**YOUR ASSIGNMENT**
Reproduce every record below, character by character.

---------- DATASET RECORDS

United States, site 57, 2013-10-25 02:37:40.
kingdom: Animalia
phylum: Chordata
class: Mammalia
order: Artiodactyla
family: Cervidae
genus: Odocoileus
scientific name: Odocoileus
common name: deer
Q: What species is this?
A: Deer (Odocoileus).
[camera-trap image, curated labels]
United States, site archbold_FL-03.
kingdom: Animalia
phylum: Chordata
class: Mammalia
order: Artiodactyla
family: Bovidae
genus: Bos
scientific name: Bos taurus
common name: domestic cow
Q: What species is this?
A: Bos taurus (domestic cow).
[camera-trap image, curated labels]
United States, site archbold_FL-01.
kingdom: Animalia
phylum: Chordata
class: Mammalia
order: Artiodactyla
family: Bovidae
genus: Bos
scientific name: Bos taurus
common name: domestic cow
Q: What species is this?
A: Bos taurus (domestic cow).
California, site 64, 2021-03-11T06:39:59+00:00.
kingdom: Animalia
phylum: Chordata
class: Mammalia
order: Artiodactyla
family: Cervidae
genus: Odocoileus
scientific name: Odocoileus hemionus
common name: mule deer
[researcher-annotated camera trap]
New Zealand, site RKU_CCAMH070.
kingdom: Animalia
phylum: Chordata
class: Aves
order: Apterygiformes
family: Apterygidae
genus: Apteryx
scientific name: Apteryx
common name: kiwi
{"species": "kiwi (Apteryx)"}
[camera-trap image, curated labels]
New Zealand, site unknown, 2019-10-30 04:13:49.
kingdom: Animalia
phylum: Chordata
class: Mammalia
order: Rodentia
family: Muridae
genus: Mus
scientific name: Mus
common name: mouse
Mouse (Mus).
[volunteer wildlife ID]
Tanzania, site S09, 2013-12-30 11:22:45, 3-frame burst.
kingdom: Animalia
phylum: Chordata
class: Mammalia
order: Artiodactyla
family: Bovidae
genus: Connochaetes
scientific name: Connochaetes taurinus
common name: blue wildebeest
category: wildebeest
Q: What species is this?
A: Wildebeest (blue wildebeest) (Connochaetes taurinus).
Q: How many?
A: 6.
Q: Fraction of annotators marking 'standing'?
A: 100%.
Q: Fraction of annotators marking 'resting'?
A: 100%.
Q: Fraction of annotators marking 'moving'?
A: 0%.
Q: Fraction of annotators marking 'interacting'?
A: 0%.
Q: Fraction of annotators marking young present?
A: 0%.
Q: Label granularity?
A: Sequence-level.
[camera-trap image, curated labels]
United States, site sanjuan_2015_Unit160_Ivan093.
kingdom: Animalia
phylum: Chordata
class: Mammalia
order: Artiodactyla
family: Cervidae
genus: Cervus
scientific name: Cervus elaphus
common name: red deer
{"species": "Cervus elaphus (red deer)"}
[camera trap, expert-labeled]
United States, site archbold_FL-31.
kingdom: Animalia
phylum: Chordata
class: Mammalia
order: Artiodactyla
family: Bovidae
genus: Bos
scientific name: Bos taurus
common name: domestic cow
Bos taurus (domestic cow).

--------------------

**TASK SOLUTION**
United States, site 57, 2013-10-25 02:37:40.
kingdom: Animalia
phylum: Chordata
class: Mammalia
order: Artiodactyla
family: Cervidae
genus: Odocoileus
scientific name: Odocoileus
common name: deer
Q: What species is this?
A: Deer (Odocoileus).
[camera-trap image, curated labels]
United States, site archbold_FL-03.
kingdom: Animalia
phylum: Chordata
class: Mammalia
order: Artiodactyla
family: Bovidae
genus: Bos
scientific name: Bos taurus
common name: domestic cow
Q: What species is this?
A: Bos taurus (domestic cow).
[camera-trap image, curated labels]
United States, site archbold_FL-01.
kingdom: Animalia
phylum: Chordata
class: Mammalia
order: Artiodactyla
family: Bovidae
genus: Bos
scientific name: Bos taurus
common name: domestic cow
Q: What species is this?
A: Bos taurus (domestic cow).
California, site 64, 2021-03-11T06:39:59+00:00.
kingdom: Animalia
phylum: Chordata
class: Mammalia
order: Artiodactyla
family: Cervidae
genus: Odocoileus
scientific name: Odocoileus hemionus
common name: mule deer
[researcher-annotated camera trap]
New Zealand, site RKU_CCAMH070.
kingdom: Animalia
phylum: Chordata
class: Aves
order: Apterygiformes
family: Apterygidae
genus: Apteryx
scientific name: Apteryx
common name: kiwi
{"species": "kiwi (Apteryx)"}
[camera-trap image, curated labels]
New Zealand, site unknown, 2019-10-30 04:13:49.
kingdom: Animalia
phylum: Chordata
class: Mammalia
order: Rodentia
family: Muridae
genus: Mus
scientific name: Mus
common name: mouse
Mouse (Mus).
[volunteer wildlife ID]
Tanzania, site S09, 2013-12-30 11:22:45, 3-frame burst.
kingdom: Animalia
phylum: Chordata
class: Mammalia
order: Artiodactyla
family: Bovidae
genus: Connochaetes
scientific name: Connochaetes taurinus
common name: blue wildebeest
category: wildebeest
Q: What species is this?
A: Wildebeest (blue wildebeest) (Connochaetes taurinus).
Q: How many?
A: 6.
Q: Fraction of annotators marking 'standing'?
A: 100%.
Q: Fraction of annotators marking 'resting'?
A: 100%.
Q: Fraction of annotators marking 'moving'?
A: 0%.
Q: Fraction of annotators marking 'interacting'?
A: 0%.
Q: Fraction of annotators marking young present?
A: 0%.
Q: Label granularity?
A: Sequence-level.
[camera-trap image, curated labels]
United States, site sanjuan_2015_Unit160_Ivan093.
kingdom: Animalia
phylum: Chordata
class: Mammalia
order: Artiodactyla
family: Cervidae
genus: Cervus
scientific name: Cervus elaphus
common name: red deer
{"species": "Cervus elaphus (red deer)"}
[camera trap, expert-labeled]
United States, site archbold_FL-31.
kingdom: Animalia
phylum: Chordata
class: Mammalia
order: Artiodactyla
family: Bovidae
genus: Bos
scientific name: Bos taurus
common name: domestic cow
Bos taurus (domestic cow).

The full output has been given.